مجله دانشکده پزشکی اصفهان (Oct 2015)
Immunogenicity Enhancement of Influenza Virus Stalk Domain Using Leishmania Major Heat Shock Protein, One Step Closer to Universal Vaccine
Abstract
Background: Influenza viruses cause acute respiratory infections in humans, which can often be accompanied by pandemics with varying rates of illness and even a fetal end. Current vaccines target the variable globular part of hemagglutinin (HA); so, their effectiveness is limited and they need perpetual updating. To prepare universal vaccine, scientists' effort is focused on conserved antigenic parts of influenza virus such as hemagglutinin stalk domain which is more conserved compare to its globular head. The aim of this study was evaluating the immunogenicity of influenza A (H1N1) HA2 peptide in mouse model. Methods: To prepare HA2 protein, the expression vector encoding the gene of interest (PET-28a/HA2), was transformed into Escherichia coli BL21-DE3 competent cells. Recombinant HA2 protein was extracted and purified using Ni-TED columns under denaturing conditions, refolded and desalted via step-wise dialysis. The HA2 concentration was determined via using Bradford protein assay.
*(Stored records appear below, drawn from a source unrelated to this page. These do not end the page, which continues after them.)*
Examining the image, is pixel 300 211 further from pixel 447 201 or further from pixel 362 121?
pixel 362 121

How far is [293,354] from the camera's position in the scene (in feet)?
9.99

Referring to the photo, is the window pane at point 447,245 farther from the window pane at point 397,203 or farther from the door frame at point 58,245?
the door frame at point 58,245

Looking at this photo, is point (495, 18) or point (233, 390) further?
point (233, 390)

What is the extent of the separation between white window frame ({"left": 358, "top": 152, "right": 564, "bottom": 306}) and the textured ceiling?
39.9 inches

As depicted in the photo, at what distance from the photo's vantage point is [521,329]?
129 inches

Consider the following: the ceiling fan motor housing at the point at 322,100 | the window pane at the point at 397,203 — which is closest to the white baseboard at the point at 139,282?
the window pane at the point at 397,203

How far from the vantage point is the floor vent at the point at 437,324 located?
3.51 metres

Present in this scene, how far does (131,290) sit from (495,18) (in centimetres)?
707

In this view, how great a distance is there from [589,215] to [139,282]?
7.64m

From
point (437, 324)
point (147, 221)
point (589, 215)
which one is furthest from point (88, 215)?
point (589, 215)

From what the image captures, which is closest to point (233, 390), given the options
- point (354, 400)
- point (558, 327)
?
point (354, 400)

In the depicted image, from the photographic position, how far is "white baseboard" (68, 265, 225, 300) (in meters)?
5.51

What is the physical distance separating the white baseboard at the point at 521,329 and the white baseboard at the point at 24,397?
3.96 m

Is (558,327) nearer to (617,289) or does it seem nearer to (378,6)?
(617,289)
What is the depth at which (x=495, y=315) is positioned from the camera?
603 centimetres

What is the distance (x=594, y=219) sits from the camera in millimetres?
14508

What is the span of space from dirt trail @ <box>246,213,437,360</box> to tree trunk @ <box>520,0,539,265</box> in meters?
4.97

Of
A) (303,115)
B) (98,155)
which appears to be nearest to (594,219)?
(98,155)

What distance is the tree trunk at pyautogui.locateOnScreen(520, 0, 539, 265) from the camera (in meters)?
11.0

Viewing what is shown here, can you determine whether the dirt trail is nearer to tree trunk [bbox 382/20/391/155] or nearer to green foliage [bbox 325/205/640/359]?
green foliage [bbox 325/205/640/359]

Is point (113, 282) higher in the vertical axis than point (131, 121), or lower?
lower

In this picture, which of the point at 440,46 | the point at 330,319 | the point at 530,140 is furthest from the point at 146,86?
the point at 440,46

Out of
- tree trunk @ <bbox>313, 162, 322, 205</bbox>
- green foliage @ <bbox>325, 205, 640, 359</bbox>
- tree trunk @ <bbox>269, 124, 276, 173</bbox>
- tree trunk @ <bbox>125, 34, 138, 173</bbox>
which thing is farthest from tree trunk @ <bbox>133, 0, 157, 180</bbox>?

Six-week-old BALB/c mice in different groups were immunized intradermally with HA2 alone or supplemented with Freund or Lm.HSP70221-604 as adjuvants. Two groups were injected with HSP70 and phosphate buffered saline (PBS) as negative controls. Humeral immunity in vaccinated mice was measured using the enzyme-linked immunosorbent assay (ELISA); and finally, mice were challenged with one lethal dose (LD90) of PR8 virus. Findings: The protein expression, extraction and purification stages were confirmed using sodium dodecyl sulfate polyacrylamide gel (SDS-PAGE) electrophoresis. The highest antibody response was measured in mice vaccinated with HA2-Freund, as expected. Specific antibody response in group received HA2-HSP70 was of higher titer than HA2 alone. More over HA2-HSP70 group surprisingly showed higher level of protection against lethal H1N1 (PR8) challenge compared to other groups. Conclusions: It has been proved that HSP70 can induce specific response and innate immunity via stimulating CD8+ T-Cells, CD40, TLR2, TLR4 and cytokine secretion. Our results showed that HA2 alone or supplemented with HSP70 protected mice against lethal influenza challenge and could be considered as a universal vaccine.